Die Frühschwimmer halten zusammen
Das wissen die Frühschwimmer genau, sie geben aufeinander Acht: Wenn mal einer fehlt und keiner weiß, warum, wird zur Telefonliste gegriffen. Nachfragen: Alles okay bei dir? An Geburtstagen sammelt die Gruppe für ein Geschenk, bringt im Schwimmbad ein Ständchen.
Von vielen Schicksalen berichten die Frühschwimmer: Da ist der Witwer, der einen Tag nach dem Tod seiner Frau zum Schwimmen kam, weil er nicht allein sein wollte. Da ist die Witwe, die dankbar für die Teilnahme ist, wenn sie mal weinen muss. Da ist der Senior, der nach einer Operation ins Hallenbad kommt, nur um kurz Hallo zu sagen – obwohl er gar nicht ins Wasser darf. „Kummer und Sorgen teilen wir“, sagt Katharina Merta (79), „ein gelebtes Miteinander“.
Der Aquapark in Oberhausen ist keine Alternative für die Senioren
Natürlich könnte man sich auch im Café treffen, aber dann fehle doch der Sport, sagt Margrit Eiler. Mit ihren 88 Jahren ist sie die Zweitälteste in der Gruppe, zum Laufen braucht sie eine Gehhilfe. „Das Schwimmen hält mich gesund. Ich möchte es nicht missen.“
Der Aquapark in der Neuen Mitte wäre nach einer Schließung der beiden Hallenbäder das einzige Schwimmbad in Oberhausen. Dort bald Bahnen zu ziehen, das kann sich keiner in der Runde vorstellen. „Das ist für uns keine Alternative. Der Weg ist sehr weit“, sagt Lisa Vogt (59), die seit Januar zu den Frühschwimmern gehört. „Wir passen da auch nicht hin, das ist ein Spaßbad für junge Menschen“, ergänzt Uschi Dorroch.

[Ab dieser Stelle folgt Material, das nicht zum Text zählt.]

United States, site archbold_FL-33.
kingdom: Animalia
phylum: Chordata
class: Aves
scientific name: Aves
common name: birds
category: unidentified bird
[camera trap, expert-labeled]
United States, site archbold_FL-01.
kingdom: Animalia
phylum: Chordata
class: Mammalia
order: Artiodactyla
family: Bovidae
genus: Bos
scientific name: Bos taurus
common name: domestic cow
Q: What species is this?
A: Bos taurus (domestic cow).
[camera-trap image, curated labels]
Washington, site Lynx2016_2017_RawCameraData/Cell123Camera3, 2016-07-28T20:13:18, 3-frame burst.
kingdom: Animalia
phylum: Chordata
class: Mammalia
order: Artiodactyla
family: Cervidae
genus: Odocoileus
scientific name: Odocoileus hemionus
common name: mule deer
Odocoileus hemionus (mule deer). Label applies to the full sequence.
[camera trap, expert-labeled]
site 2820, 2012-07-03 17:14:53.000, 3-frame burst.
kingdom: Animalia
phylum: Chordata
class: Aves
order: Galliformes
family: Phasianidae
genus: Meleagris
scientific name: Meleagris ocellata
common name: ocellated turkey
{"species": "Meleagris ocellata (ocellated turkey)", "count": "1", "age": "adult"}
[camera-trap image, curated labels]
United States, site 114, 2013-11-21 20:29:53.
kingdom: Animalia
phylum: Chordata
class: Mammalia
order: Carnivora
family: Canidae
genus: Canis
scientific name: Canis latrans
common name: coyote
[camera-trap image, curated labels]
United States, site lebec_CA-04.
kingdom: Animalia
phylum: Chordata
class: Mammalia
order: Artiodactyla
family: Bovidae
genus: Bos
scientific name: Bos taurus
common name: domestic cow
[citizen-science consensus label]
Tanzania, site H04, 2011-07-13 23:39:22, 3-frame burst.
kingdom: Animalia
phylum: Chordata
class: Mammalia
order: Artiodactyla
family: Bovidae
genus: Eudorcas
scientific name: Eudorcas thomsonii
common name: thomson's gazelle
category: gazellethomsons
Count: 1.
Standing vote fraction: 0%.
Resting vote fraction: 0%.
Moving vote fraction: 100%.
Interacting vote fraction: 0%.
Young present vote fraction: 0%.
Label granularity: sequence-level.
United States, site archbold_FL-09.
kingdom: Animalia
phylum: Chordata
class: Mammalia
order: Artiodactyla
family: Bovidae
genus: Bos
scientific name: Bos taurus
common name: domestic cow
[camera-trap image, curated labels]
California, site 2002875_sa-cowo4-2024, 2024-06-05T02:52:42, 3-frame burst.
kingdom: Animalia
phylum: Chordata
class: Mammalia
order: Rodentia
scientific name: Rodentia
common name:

Die Frühschwimmer würden sogar erhöhte Preise hinnehmen
Um ihr Hallenbad zu erhalten, sagen die Senioren auf dem Weg in die Umkleiden, würden sie Preiserhöhungen hinnehmen, auch könne man sicher mit bestimmten Angeboten die Besucherzahlen erhöhen, um das Bad besser auszulasten, so ihr Vorschlag.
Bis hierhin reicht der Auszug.